↓↓↓
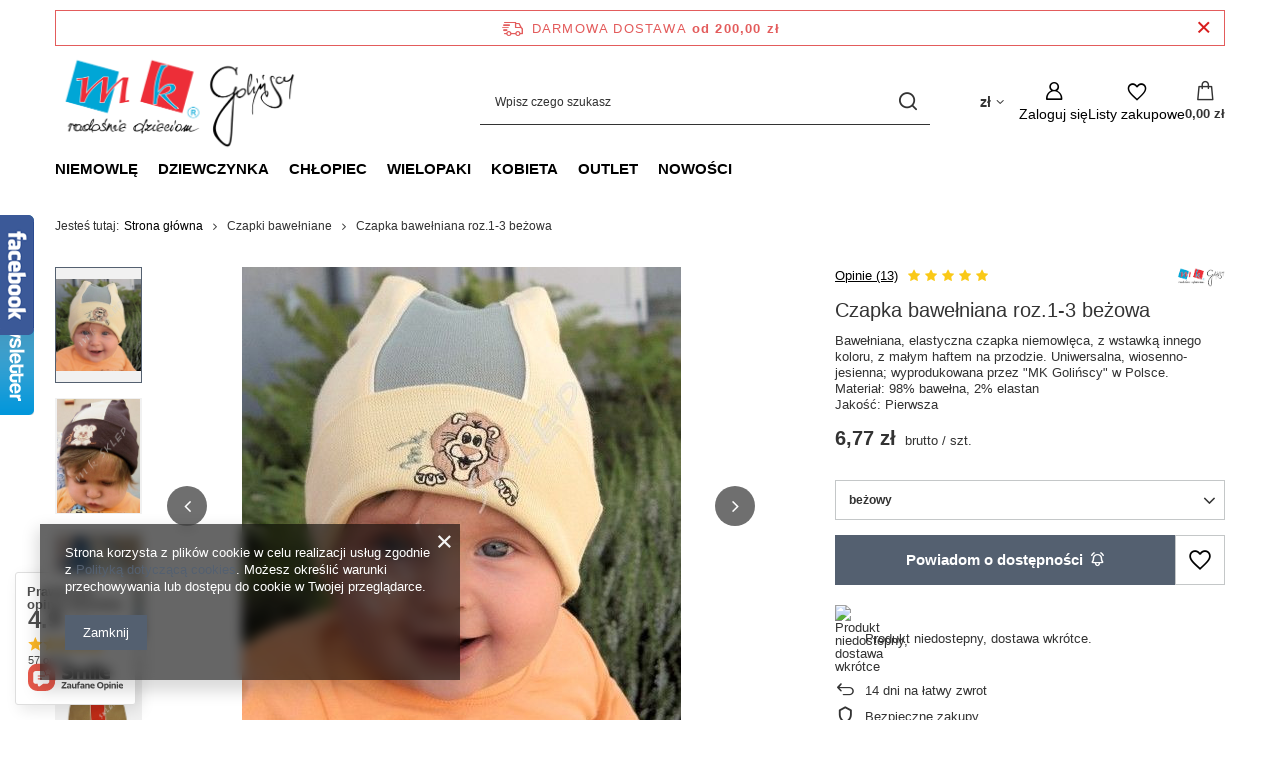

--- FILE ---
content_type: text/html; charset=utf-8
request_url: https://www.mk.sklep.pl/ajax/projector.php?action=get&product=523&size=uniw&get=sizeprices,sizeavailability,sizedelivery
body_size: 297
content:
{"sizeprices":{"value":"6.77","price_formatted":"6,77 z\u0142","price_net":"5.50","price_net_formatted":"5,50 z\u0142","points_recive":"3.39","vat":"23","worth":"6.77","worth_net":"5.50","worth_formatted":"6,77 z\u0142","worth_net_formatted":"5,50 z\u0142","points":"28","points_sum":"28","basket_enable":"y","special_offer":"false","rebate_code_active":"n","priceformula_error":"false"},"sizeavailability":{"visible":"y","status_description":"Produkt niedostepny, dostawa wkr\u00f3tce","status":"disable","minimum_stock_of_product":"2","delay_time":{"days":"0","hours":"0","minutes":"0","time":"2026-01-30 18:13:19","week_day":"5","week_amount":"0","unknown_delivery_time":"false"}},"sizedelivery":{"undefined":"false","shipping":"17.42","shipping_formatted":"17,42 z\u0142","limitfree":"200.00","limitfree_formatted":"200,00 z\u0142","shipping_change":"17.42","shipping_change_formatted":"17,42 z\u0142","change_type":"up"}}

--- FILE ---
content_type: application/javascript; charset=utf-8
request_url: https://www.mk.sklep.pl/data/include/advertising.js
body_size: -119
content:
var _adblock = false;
↑↑↑
↓↓↓
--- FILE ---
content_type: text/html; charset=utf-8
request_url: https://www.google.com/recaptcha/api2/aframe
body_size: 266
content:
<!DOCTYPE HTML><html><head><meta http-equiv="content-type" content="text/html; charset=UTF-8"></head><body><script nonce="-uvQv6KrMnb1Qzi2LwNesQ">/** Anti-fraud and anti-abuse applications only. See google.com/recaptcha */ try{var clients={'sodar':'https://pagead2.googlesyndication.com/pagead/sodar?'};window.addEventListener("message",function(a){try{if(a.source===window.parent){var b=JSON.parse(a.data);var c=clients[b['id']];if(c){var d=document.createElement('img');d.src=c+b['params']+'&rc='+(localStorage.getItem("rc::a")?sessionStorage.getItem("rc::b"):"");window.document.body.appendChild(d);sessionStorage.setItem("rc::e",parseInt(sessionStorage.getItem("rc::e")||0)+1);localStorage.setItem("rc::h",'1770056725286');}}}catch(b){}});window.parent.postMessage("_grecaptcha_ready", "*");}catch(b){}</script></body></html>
↑↑↑
↓↓↓
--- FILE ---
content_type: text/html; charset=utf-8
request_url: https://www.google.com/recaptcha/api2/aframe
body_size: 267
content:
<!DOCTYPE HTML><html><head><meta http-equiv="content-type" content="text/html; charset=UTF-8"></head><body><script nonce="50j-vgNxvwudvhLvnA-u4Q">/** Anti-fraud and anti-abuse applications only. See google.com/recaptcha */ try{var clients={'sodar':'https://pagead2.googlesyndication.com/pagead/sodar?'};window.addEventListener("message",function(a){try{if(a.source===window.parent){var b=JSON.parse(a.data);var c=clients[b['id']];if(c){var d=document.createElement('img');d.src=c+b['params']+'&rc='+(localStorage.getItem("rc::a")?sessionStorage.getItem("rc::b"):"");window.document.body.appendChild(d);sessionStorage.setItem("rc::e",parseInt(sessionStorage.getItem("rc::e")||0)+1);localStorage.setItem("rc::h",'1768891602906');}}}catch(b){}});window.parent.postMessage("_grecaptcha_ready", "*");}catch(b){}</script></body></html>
↑↑↑
* **Exercise brief**:
Show me every line in the data above that includes "sklep".

* **Answer to this problem**:
request_url: https://www.mk.sklep.pl/ajax/projector.php?action=get&product=523&size=uniw&get=sizeprices,sizeavailability,sizedelivery
request_url: https://www.mk.sklep.pl/data/include/advertising.js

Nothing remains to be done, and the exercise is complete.